Termos em que deve a oposição invocada considerar-se verificada e o presente recurso prosseguir os seus ulteriores termos.»

Sobre tais alegações de primeiro grau refere o Exmº Procurador-Geral Adjunto no seu supracitado parecer que que a recorrente não enunciou qualquer questão fundamental de direito resolvida com decisões antagónicas, limitando-se à sustentação de uma alegada identidade de situações de facto subjacente a ambos os processos, configurada na mesma operação de reorganização societária (fls.530/535), sustentando que, liminarmente, tal seria fundamento para não conhecimento de recurso.

Convenhamos que as referidas alegações não primam pela clareza, já que a recorrente não identifica de forma clara e com precisão qual a questão jurídica sobre a qual invoca a existência de oposição de julgados.

De facto a recorrente limita-se a afirmar que “perante idênticas situações de facto o Tribunal Central Administrativo-Norte chegou a conclusões diametralmente opostas, como se pode ver nos pontos 2 e 3 supra»
Sucede que nesses pontos 2 e 3 faz uma transcrição dos segmentos decisórios dos acórdãos em confronto referindo que no acórdão fundamento (341/06.3BEPRT) o Tribunal Central Administrativo Norte entendeu que: «em momento algum a AT esgrime argumentos no sentido de o custo não poder, ou dever ser, enquadrado no âmbito de aplicação do disposto no art. 23° do CIRC.
Aliás, apesar de invocar expressamente nesse relatório que o contribuinte infringe o disposto no art. 23° do CIRC, toda a sua argumentação, como bem se decidiu na sentença recorrida, vai no sentido de o custo não poder ser atendível, unicamente, por se tratarem de transacções de empresas do mesmo grupo económico, tratando-se, por isso, de transacções que apenas se justificariam pelas “relações especiais” que ligam os intervenientes.
(….) (pelo que) a AT deveria ter procedido à aplicação do regime previsto no art. 58° do CIRC e não à aplicação do regime do art. 23° do CIRC, como efectivamente fez.
E nesta medida, é irrelevante vir agora argumentar que o fundamento da liquidação também se estribou na falta de indispensabilidade do custo decorrente da menos-valia, precisamente, porque a própria admite que, a não ser realizado entre empresas do mesmo grupo, esse custo seria atendível.

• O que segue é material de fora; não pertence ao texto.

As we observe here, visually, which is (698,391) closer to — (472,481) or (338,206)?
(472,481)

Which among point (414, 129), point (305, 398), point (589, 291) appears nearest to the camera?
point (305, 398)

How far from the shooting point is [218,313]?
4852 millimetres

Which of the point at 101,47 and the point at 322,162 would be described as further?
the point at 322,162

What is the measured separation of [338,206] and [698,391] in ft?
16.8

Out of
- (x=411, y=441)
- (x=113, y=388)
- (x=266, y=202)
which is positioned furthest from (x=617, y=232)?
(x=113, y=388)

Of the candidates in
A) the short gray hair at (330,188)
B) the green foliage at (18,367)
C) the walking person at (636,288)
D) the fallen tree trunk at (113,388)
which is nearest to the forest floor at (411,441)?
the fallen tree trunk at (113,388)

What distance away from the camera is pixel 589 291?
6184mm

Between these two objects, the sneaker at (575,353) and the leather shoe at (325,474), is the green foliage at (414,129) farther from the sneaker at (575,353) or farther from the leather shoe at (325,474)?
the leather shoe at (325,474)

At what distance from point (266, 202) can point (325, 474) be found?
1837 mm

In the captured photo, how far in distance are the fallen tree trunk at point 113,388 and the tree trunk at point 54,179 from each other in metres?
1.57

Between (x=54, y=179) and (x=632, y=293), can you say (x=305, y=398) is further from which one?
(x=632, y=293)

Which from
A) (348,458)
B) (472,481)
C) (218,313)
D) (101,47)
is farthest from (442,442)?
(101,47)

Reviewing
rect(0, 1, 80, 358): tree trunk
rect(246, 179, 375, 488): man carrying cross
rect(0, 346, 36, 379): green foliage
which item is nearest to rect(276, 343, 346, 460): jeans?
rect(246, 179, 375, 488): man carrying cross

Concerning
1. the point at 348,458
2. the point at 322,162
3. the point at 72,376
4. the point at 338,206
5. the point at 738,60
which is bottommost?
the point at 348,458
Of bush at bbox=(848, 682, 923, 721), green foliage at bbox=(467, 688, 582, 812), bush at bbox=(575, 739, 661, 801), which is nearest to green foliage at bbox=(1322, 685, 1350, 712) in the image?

Ao passo que no acórdão recorrido (634/06.0BEPRT) o mesmo Tribunal decidiu que:
«O que a AT pretendeu com a referência às transações dentro do grupo, sem dinheiro, não foi para as subsumir à norma do art. 58º do CIRC (como bem disse a Recorrida/Impugnante no artigo 47º da douta petição inicial, «Não foi este o caminho escolhido pela Administração Fiscal…») mas apenas esboçar o quadro geral das operações e assim demonstrar que as menos valias não podiam ser consideradas custos.
E de facto, de que outra maneira podia a AT demonstrar (indiciariamente) que as menos valias realizadas não podiam ser elegíveis como custos fiscais?
Só através do «circuito» das operações descritas se vislumbra que as mesmas não visaram a realização dos proveitos ou manutenção da fonte produtora a que alude o art. 23º/1 do CIRC.
(pelo que) tendo a AT questionado validamente a dedutibilidade fiscal dos custos suportados com a menos valia fiscal, os quais foram indiciariamente (com base numa situação de facto idêntica àquele que esteve subjacente à decisão proferida no acórdão fundamento ) efectuados com a intenção de gerar custos extraordinários e assim diminuir os resultados, que a Impugnante/Recorrida não esclareceu devidamente, a sentença deverá ser revogada ( e a liquidação adicional mantida)”.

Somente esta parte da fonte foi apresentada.